== Work to complete ==
- 1) From the piece on racism in Canada, extract the passage between "As Robyn Maynard, author" and "those lived experiences.", inclusive.
- 2) Condense the paragraph of the piece on racism in Canada that begins "Almost 30 years on" into one shorter sentence that keeps its main facts.

== Passage for review ==
────────

In 2018, an Ontario Human Rights Commission report on anti-Black racism in policing said Black people in Toronto were up to 20 times more likely than whites to be shot dead by police.

In all, Lewis was frank and fearless three decades ago in ripping away the Canadian security blanket of denial about the long and painful legacy of slavery in this country as elsewhere.

“Just as the soothing balm of ‘multiculturalism’ cannot mask racism,” Lewis said. “So racism cannot mask its primary target.”

Almost 30 years on, we have Viola Desmond on our currency, but also the toxic environment of the Peel District School Board, and the disproportionate jailing and police shootings of young Black men make clear such ills fester still.

Yet notwithstanding Lewis’s cri du couer, or the judgment of the United Nations that Canada has yet to rid itself of racism, notwithstanding lived experiences recounted recently by Black hockey players or described by such worthies as the late Lincoln Alexander, we not long ago heard Premier Doug Ford say:

“Thank God that we’re different from the United States and we don’t have the systemic, deep roots (of racism) they have had for years.”

Ford later amended that statement. But it spoke loud and clear.

As Robyn Maynard, author of “Policing Black Lives,” has said: “One of the reasons that racism persists in Canada is because our commitment to the perception of racial tolerance and harmony seems to be prized above the actual lived experiences of people.”

Happy Emancipation Day, a grand opportunity to tell — and, more important, listen to — those lived experiences.

────────

== Data records ==
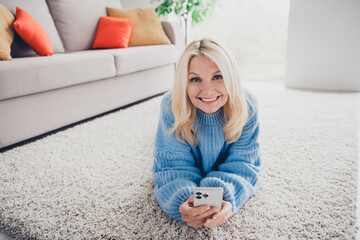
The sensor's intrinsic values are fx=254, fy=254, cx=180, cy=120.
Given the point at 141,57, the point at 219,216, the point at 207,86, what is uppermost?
the point at 207,86

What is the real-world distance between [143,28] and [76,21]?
2.02 feet

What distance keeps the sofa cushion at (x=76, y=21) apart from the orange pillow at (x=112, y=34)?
9 cm

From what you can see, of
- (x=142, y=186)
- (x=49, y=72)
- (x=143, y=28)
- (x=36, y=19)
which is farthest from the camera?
(x=143, y=28)

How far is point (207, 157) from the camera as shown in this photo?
1.02 meters

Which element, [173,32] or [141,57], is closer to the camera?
[141,57]

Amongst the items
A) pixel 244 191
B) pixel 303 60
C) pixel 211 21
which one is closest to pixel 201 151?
pixel 244 191

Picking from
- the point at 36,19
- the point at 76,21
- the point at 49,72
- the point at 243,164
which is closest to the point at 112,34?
the point at 76,21

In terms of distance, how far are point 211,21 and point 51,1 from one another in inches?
94.9

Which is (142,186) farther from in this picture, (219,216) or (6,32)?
(6,32)

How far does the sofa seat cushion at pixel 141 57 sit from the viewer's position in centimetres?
205

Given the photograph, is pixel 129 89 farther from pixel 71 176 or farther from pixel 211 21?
pixel 211 21

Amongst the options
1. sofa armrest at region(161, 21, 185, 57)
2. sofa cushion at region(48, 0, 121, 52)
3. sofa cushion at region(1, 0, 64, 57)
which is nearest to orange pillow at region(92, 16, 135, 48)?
sofa cushion at region(48, 0, 121, 52)

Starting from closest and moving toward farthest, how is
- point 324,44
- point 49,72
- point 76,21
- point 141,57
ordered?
point 49,72 < point 141,57 < point 76,21 < point 324,44

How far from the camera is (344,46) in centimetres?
256
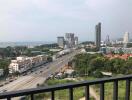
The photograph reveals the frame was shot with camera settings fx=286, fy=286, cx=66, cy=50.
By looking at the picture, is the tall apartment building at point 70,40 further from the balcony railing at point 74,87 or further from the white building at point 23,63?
the balcony railing at point 74,87

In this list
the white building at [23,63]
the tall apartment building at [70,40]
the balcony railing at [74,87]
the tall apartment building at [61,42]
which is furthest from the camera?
the tall apartment building at [70,40]

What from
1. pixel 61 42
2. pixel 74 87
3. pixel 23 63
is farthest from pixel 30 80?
pixel 61 42

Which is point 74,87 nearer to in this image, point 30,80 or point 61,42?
point 30,80

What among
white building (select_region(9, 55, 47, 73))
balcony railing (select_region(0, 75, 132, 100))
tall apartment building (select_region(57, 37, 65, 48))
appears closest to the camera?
balcony railing (select_region(0, 75, 132, 100))

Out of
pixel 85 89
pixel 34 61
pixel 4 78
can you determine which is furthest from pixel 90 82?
pixel 34 61

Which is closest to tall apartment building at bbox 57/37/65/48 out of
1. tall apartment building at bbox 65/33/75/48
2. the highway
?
tall apartment building at bbox 65/33/75/48

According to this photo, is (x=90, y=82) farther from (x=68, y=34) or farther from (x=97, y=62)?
(x=68, y=34)

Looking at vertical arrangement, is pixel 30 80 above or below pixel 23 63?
below

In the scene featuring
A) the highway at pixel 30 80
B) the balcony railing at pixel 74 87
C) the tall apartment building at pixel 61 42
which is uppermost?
the balcony railing at pixel 74 87

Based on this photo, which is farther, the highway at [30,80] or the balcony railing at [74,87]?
the highway at [30,80]

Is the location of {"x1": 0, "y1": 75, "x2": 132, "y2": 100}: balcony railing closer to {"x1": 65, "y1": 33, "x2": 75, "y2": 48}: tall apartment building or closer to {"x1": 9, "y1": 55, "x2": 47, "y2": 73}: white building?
{"x1": 9, "y1": 55, "x2": 47, "y2": 73}: white building

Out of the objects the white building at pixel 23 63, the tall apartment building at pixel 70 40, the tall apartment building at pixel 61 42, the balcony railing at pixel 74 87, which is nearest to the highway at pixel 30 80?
the white building at pixel 23 63
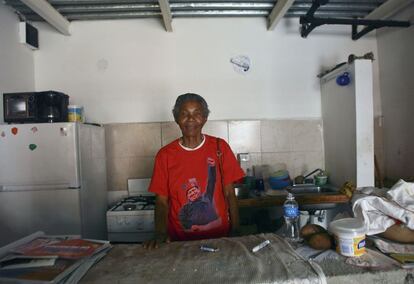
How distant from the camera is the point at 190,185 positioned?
1.36m

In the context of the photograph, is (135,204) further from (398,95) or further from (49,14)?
(398,95)

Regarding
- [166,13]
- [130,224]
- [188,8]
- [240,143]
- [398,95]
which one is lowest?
[130,224]

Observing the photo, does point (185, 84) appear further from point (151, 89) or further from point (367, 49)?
point (367, 49)

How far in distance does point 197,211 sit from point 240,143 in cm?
140

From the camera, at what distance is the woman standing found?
1354 millimetres

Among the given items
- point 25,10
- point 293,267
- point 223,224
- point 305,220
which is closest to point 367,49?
point 305,220

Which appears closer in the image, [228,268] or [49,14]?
[228,268]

────────

== Task answers ==
- 1)
As Robyn Maynard, author of “Policing Black Lives,” has said: “One of the reasons that racism persists in Canada is because our commitment to the perception of racial tolerance and harmony seems to be prized above the actual lived experiences of people.”

Happy Emancipation Day, a grand opportunity to tell — and, more important, listen to — those lived experiences.

- 2) Nearly 30 years later, Viola Desmond appears on the currency, yet the toxic environment of the Peel District School Board and the disproportionate jailing and police shootings of young Black men show these ills persist.